• _What you need to do_:
Update the records by replacing "Paperback" with "Hardback" and keeping everything else the same. Leave the pictures out of your answer.

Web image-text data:
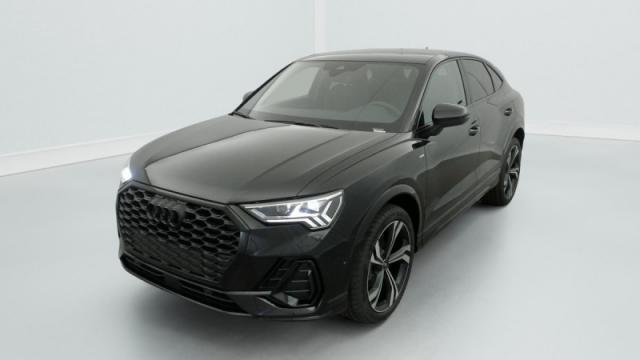 Audi Q3 Sportback image 1
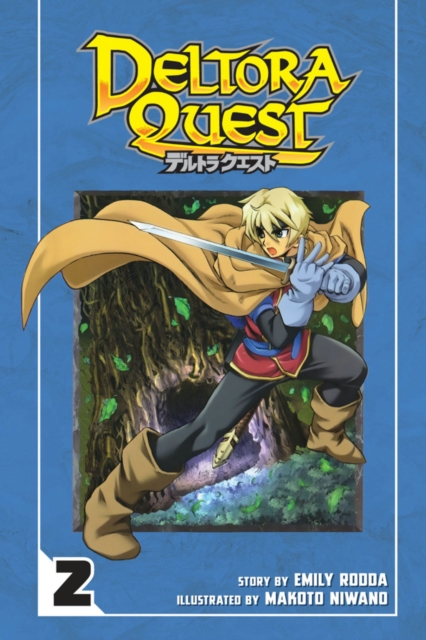 Deltora Quest 2, Paperback / softback Book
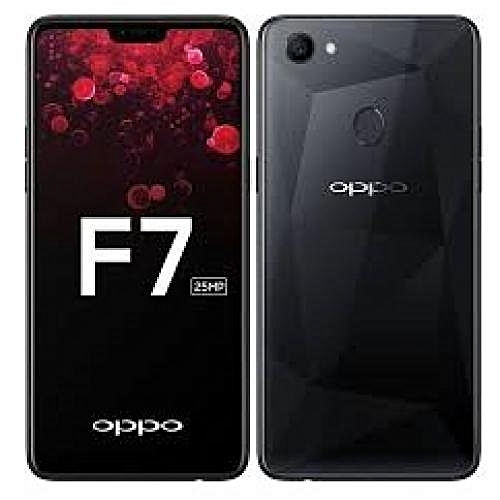 Image result for Oppo F7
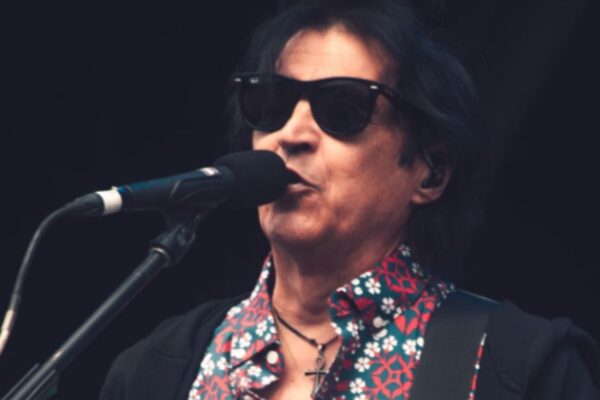 Fallece Felipe Staiti, guitarrista histórico de Enanitos Verdes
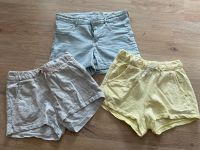 Shorts Größe 152/158 Sachsen - Dohna Vorschau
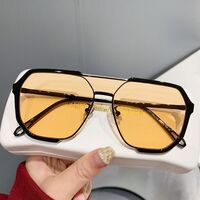 Polarized sunglasses with UV400 protection for driving FENQI F31758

• _Result_:
 Audi Q3 Sportback image 1
 Deltora Quest 2, Hardback / softback Book
 Image result for Oppo F7
 Fallece Felipe Staiti, guitarrista histórico de Enanitos Verdes
 Shorts Größe 152/158 Sachsen - Dohna Vorschau
 Polarized sunglasses with UV400 protection for driving FENQI F31758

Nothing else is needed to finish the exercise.